'Habbakuk I' was a British unrealised scheme to make vast unsinkable 'aircraft carriers' constructed of 'Pycrete', which was a composite material of ice and wood shavings, to be stationed in the mid-Atlantic as part of the campaign against U-boat attacks on convoys in this region that could not be covered by land-based patrol aircraft (1943).
The advent of the escort carrier in 1942, and its availability in large numbers from 1943, made the plan superfluous. As proposed to the British prime minister, Winston Churchill, by Vice Admiral the Lord Louis Mountbatten and the project’s instigator, the scientist Geoffrey Pyke, each 1.8 million-ton 'Habbakuk I' platform was to have been 2,000 ft (610 m) long, 300 ft (91.4 m) in beam and 150 ft (45.7 m) in draught, carry as many as 200 aircraft, be armed with 32 guns and 12 'pom-pom' short-range anti-aircraft guns, and have a complement of 3,590 men. The original intention was that each Canadian-built platform would have been constructed from 280,000 blocks of ice, but this was later changed to 1.7 million tons of 'Pycrete'. The platform’s draught would have been too great for the 'vessel' to use most harbours, and inside the structure, which included sides 50 ft (15.2 m) thick, a refrigeration plant would have been installed to prevent the structure from melting.

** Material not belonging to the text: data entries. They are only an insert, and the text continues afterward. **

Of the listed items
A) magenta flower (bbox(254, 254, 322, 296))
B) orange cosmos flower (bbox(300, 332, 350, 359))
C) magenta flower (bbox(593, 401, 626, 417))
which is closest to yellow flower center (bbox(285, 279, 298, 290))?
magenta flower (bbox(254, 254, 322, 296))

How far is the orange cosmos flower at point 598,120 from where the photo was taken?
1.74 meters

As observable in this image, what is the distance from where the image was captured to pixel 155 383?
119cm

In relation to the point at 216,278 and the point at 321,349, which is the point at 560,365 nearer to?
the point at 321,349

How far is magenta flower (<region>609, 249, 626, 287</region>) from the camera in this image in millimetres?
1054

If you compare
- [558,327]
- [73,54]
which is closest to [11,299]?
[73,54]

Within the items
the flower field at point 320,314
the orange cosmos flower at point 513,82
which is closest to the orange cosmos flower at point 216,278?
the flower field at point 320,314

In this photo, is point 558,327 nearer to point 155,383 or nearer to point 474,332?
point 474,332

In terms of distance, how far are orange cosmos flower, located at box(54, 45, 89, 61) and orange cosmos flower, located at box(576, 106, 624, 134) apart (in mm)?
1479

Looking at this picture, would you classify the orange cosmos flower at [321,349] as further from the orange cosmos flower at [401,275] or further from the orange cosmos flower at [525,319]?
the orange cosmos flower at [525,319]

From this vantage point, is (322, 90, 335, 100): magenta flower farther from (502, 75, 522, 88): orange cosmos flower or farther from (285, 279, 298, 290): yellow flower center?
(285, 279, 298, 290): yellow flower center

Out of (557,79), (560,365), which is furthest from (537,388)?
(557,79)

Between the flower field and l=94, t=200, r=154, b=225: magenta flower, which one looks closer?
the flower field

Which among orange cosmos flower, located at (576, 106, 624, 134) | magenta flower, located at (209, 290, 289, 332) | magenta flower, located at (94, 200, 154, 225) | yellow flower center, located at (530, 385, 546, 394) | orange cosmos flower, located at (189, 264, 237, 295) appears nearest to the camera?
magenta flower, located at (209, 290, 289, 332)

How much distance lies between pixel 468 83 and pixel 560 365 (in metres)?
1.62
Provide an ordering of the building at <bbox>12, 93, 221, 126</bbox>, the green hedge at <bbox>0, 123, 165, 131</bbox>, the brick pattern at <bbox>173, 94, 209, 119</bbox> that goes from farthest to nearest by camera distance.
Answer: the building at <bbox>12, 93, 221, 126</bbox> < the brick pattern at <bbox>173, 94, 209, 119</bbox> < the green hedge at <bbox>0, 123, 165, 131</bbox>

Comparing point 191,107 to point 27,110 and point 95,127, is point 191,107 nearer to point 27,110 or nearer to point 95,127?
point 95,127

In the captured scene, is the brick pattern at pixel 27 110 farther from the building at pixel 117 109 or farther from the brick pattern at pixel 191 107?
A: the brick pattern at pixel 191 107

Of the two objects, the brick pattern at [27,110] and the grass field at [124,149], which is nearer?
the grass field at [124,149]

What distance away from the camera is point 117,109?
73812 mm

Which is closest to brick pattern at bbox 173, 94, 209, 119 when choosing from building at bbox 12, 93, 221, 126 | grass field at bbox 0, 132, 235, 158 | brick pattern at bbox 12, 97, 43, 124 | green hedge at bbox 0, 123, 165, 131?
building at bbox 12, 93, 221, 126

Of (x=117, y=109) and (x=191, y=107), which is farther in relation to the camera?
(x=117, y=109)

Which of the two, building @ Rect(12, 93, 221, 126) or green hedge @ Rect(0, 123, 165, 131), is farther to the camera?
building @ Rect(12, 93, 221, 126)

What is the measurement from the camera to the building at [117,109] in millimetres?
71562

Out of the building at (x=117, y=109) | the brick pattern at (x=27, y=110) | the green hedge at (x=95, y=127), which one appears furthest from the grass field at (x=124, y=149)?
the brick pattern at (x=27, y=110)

The 'vessel' would have possessed only the most limited manoeuvrability, but was expected to be capable of a speed up to 10 kt using 26 electric motors mounted in separate external nacelles as internally mounted engines would have generated too much heat. The armament would have included 40 turrets each carrying two 4.5-in (114.3-mm) dual-purpose guns, and extremely large numbers of smaller-calibre anti-aircraft weapons.
The size of the platform would have allowed it to be completed with a long runway and the ability to carry as many as 150 aircraft up to the size of bombers or patrol machines.
The 'Habbakuk I' platform would have been virtually impossible to sink as, in effect, it would have been a streamlined iceberg kept afloat by the buoyancy of its construction materials. However, its construction would have been costly, and completion would have taken eight months with a work force of 8,000 persons. At the time the British were unwilling to risk so much on an untried craft.
Experiments with the use of ice and 'Pycrete' as construction materials were carried out at Lake Louise in Alberta, and a small prototype was also constructed at Patricia Lake, Alberta. This prototype measured 60 by 30 ft (18.3 by 9.1 m).